Friday, June 10, 2005

Papa's daughter

i'm beginning to think that i may be a disappointment to my father.

Firstly, i don't speak fluent Fukien so i won't be able to talk to his business colleges and impress them with my impeccable Fukien or Mandarin for that matter. Having a Filipino mother will always mean that we are second class citizens in the Chinese community.

Next, i don't even look Chinese. I'm brown-skinned- tan, if you want it to sound classy. My eyes are big. And i'm not a beauty so i can't be arranged to marry any of his friends' sons.

Thirdly, i have absolutely no interest in business whatsoever. i'm enrolled in a course that doesn't deal with management or finance. i thank God he did not force anything on me and allowed me to make my own choice, but still the question hangs: who will take care of the business? i'd like to think i'm artistic and a people person. And though he says that both qualities are important in a businessman or business woman in my case, i just don't like my life to be governed by money, interestm, principal and all that economics and management stuff (he also often tells me not to use the word 'stuff' because it implies that i am not articulate).

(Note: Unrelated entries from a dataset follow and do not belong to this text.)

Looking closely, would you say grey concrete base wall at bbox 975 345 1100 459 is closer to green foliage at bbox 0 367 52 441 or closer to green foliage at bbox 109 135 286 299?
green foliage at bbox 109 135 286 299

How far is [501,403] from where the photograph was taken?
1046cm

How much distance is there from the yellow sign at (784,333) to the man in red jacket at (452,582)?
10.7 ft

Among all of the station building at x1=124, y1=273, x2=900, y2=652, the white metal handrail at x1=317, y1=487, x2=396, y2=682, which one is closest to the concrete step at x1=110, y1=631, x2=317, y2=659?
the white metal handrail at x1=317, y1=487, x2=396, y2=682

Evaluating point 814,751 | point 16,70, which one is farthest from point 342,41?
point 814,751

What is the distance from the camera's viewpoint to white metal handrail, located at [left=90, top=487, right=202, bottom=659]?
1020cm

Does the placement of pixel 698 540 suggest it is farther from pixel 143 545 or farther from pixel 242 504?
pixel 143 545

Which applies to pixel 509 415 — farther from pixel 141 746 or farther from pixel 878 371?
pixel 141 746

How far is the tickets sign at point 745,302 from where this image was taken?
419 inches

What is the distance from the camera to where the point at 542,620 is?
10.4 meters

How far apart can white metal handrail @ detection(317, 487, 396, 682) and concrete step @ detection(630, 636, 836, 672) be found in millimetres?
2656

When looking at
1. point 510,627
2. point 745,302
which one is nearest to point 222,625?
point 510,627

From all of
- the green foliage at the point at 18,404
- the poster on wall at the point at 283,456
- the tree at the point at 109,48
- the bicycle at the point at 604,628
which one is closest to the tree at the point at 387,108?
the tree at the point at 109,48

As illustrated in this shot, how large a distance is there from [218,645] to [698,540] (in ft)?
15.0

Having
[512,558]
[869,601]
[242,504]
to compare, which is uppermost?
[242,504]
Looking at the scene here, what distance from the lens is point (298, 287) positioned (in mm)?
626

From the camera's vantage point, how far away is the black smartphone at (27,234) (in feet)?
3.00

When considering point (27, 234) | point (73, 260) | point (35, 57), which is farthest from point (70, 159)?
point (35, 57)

And most important reason of all, i am a WOMAN. Even if he doesn't at all mention it. i know that he dreams of a son to walk in his footsteps. People always ask ' no boys?' and he'll answer 'i was blessed with three Marias'. i know he loves us but in Chinese and Filipino cultures an eldest son is always a great asset.

Recently, he took us to the plant that recycles old boxes and paper. He sort of oversees it. i know he wants us to know the ropes. i do want to please my Papa and continue his legacy. So i'm cancelling my devcom 30 course and taking management101 instead.